Sénégal : L’issue du procès d’Ousmane Sonko diversement appréciée

Le président du parti Pastef, Ousmane Sonko, a été condamné à une peine de deux mois de prison assortie d’un sursis. Poursuivi pour diffamation contre le ministre du Tourisme, l’opposant devra verser à Mame Mbaye Niang la somme de 200 millions FCFA. L’issue de son procès a été diversement appréciée.

Le verdict tant attendu est enfin tombé, ce jeudi 30 mars 2023. Après plusieurs renvois, le procès opposant le leader de Pastef, Ousmane Sonko, au ministre Mame Mbaye Niang a connu son épilogue. A l’issue d’une audience tenue en l’absence du prévenu et après que ses conseils ont boudé la séance, le verdit est donné. Deux mois de prison assorti d’un sursis. Ousmane Sonko doit en outre verser deux cents millions de francs CFA à son protagoniste, en guise de dommages. Toutefois, le leader de Pastef conserve ses droits politiques et civiques. N’empêche, ses conseils sont très remontés.

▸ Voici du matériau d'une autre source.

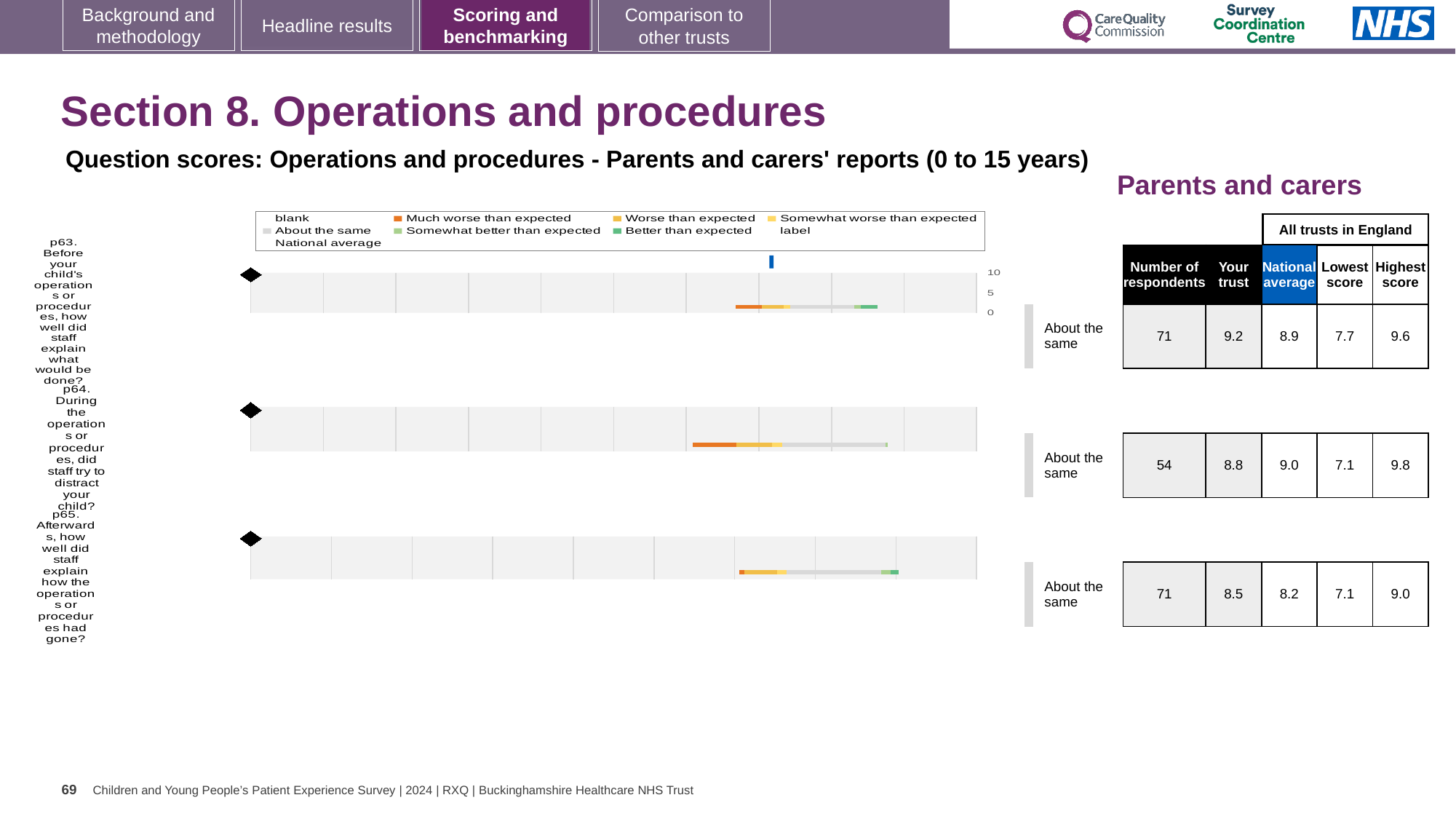
What is the national average score for p64 (During the operations or procedures, did staff try to distract your child?)? 9.0 How many respondents answered p64? 54 For p64, which is larger: the 'Your trust' score or the national average? National average How many questions (p63, p64, p65) are plotted as separate chart rows on the slide? 3 What colour does the legend use for 'Much worse than expected'? Orange What is the 'Your trust' score for p63 (Before your child's operations or procedures, how well did staff explain what would be done?)? 9.2 Which question has the highest 'Your trust' score? p63 For p63, how much higher is the 'Your trust' score than the national average? 0.3 What benchmark category is shown for p65 (Afterwards, how well did staff explain how the operations or procedures had gone?)? About the same Which question has the lowest 'Your trust' score? p65 What kind of chart is used to show the question scores for p63, p64 and p65? bar chart What is the highest score among all trusts in England for p64? 9.8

« Le tribunal s’est fourvoyé »

Selon Me Ciré Clédor Ly, membre du pool d’avocats de Sonko, « aujourd’hui, il est manifeste que la politique a fait irruption dans le palais de justice. Et lorsque la politique entre dans le palais de justice, il appartient aux acteurs judiciaires d’être lucides. Sinon, c’est la folie. Ce matin, nous avons assisté à une véritable folie judiciaire. Un tribunal qui a perdu son droit et son latin ». La robe noire estime que « déjà le tribunal s’est fourvoyé et ne peut pas rendre une décision qui puisse ne pas violer le droit à un procès équitable ». Et d’enfoncer : « il est manifeste que si nous avons quitté la salle, nous avons été contraints de le faire ».

Pour sa part, Me Olivier Sur, avocat de Mame Mbaye Niang se dit « satisfait de cette décision de justice pour deux raisons. D’abord parce qu’il y a eu une condamnation pour diffamation. La diffamation est un délit lourd, un délit qui marque l’abus de droit, de la liberté d’opinion. Il fallait qu’il soit condamné et il a été condamné ». Comme autres source de satisfaction, Me Sur estime que « la décision est lourde, parce qu’ils ont rendu une décision judiciaire. Et le rôle du juge c’est d’apaiser les choses.

« Les juges ont mis les limites »
Me Sur reconnait toutefois que « si la sanction avait été trop lourde, eh bien, c’est la ville qui s’enflammait, peut-être le pays aussi. Il y a aussi le débat politique qui risquait de prendre un virage nouveau. Aujourd’hui, les juges ont respecté la continuité et la liberté du droit de chacun de s’exprimer, mais ils ont mis les limites. Les limites c’est l’outrage, les limites c’est la diffamation, les limites ce serait une autre fois l’injure. Les limites ont été posées. Donc, bravo à la justice, bravo à la démocratie et bravo au débat politique de pouvoir continuer avec des limites grâce à la justice.

Notons que la tension était perceptible au Sénégal, avec des heurts qui ont éclaté, la veille, entre manifestants et forces de l’ordre, dans plusieurs villes du pays. De même, la veille, Me Juan Branco, un des conseils juridiques d’Ousmane Sonko, a été refoulé à sa descente d’avion à l’aéroport de Diass. L’avocat français a été contraint d’embarquer dans un avion de la Royal Air Maroc, à destination de Paris avec escale à Casablanca.

Mes Branco et Fall écartés

De même, Maître Ousseynou Fall, un des principaux avocats d’Ousmane Sonko, a été suspendu par le bureau de l’ordre des avocats du Sénégal. Ce, « sur plainte du juge en charge du dossier, Pape Mohamed Diop, suite à des échanges lors de l’audience du 16 mars dernier », a indiqué le leader de Pastef sur sa page Twitter. Des incidents qui en avaient rajouté à la tension qui existe dans ce pays d’Afrique de l’Ouest, depuis quelques semaines.

Selon Mamadou Diop, professeur, « l’Etat a reculé. Ils savaient qu’ils risquaient de brûler le pays si le tribunal avait rendu un verdict plus sévère. D’ailleurs le verdict est sévère. Car faire payer au Président Sonko la somme de 200 millions, je trouve que c’est trop. C’est même injuste ». Arame Dieng, commerçante, estime que la sentence est trop légère. « Sonko a porté de grave accusations. Il fallait que la peine soit de la prison ferme. Cela ferait réfléchir les autres qui se plairont à porter des accusations sans fondements ».